La stratégie la plus efficace semble être un système intégré de permis de conduire gradués à trois stades : permis d'apprenti suivi d'un stade intermédiaire ou provisoire qui débouche sur le permis de conduire ordinaire3. Outre l'obtention retardée du permis complet, des éléments efficaces comprennent des restrictions imposées quant à la conduite de nuit et au nombre de passagers, ainsi que l'obligation pour les conducteurs novices de ne pas avoir d'accident et de ne commettre aucune infraction avant de passer au niveau suivant3. On établit un lien direct entre l'augmentation de l'âge minimum de consommation d'alcool et la réduction de 17 % du nombre des accidents mortels chez les jeunes; la «tolérance zéro» de l'alcool le réduit de 24 %3. Les politiques plus rigoureuses sur le port de la ceinture de sécurité et l'application de la loi ont aussi démontré qu'elles sauvent des vies de jeunes conducteurs3.
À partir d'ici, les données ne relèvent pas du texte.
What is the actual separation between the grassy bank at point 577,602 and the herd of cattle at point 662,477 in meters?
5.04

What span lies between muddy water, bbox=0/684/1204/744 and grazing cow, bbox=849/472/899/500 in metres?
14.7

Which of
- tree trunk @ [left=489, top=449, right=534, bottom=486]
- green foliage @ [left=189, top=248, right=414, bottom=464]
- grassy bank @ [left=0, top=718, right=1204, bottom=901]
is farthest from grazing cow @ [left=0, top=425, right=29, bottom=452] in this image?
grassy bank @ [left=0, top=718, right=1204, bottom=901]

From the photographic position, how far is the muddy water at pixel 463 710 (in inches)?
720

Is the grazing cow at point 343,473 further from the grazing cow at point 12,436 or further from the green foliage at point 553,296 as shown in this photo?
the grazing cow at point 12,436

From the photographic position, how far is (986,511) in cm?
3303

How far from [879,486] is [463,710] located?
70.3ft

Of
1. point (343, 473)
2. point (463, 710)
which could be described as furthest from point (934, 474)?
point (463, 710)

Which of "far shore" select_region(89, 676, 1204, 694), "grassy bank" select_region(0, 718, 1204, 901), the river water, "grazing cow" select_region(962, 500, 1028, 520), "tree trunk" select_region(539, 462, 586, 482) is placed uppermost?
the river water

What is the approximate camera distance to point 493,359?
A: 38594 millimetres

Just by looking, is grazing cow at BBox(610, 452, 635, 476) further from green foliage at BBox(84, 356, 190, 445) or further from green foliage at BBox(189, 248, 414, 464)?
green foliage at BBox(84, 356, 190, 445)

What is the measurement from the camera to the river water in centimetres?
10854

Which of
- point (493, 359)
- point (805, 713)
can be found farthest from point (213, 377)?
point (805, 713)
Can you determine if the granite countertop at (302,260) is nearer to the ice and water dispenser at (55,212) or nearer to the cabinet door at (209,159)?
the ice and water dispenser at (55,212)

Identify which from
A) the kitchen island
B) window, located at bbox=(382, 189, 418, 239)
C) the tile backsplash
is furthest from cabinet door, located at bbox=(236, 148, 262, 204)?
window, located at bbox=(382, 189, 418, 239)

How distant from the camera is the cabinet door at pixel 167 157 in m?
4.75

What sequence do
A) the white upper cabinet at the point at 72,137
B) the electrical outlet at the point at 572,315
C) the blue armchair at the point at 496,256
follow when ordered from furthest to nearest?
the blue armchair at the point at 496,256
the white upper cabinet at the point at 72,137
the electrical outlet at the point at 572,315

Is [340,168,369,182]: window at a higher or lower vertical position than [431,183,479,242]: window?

Des changements législatifs suffiront-ils pour lutter contre cette épidémie terrible? Nous sommes d'avis que ces mesures sont essentielles mais insuffisantes. Nous avons tous une certaine responsabilité dans cette tragédie qui perdure. Les médecins doivent exercer des pressions pour qu'on adopte une législation plus complète et améliore l'application en fonction des preuves. Les médecins peuvent conseiller les parents au sujet de la valeur du contrôle de l'accès aux véhicules, de l'imposition de restrictions sur l'utilisation des véhicules et le nombre de passagers, de l'abstinence de l'alcool et du port de la ceinture de sécurité. Ils sont aussi des exemples de sécurité au volant. Les médecins, les familles, les communautés et les politiciens (et en particulier ceux des régions rurales) doivent trouver pour les jeunes des façons créatrices de socialiser qui ne les obligent pas à conduire eux-mêmes et à en conduire d'autres vers des activités et des événements. Les médecins doivent aider les jeunes qui ont un trouble d'hyperactivité avec déficit de l'attention et leurs parents à comprendre les risques accrus et l'importance des médicaments pour améliorer l'attention.
Les attitudes à l'égard de la conduite chez les jeunes doivent changer. Les jeunes et leurs parents doivent la percevoir non pas comme un droit, mais plutôt comme un privilège qu'il faut gagner. Il est temps de cesser de fermer les yeux sur les preuves et de commencer à s'attaquer à l'épidémie de blessures chez les jeunes.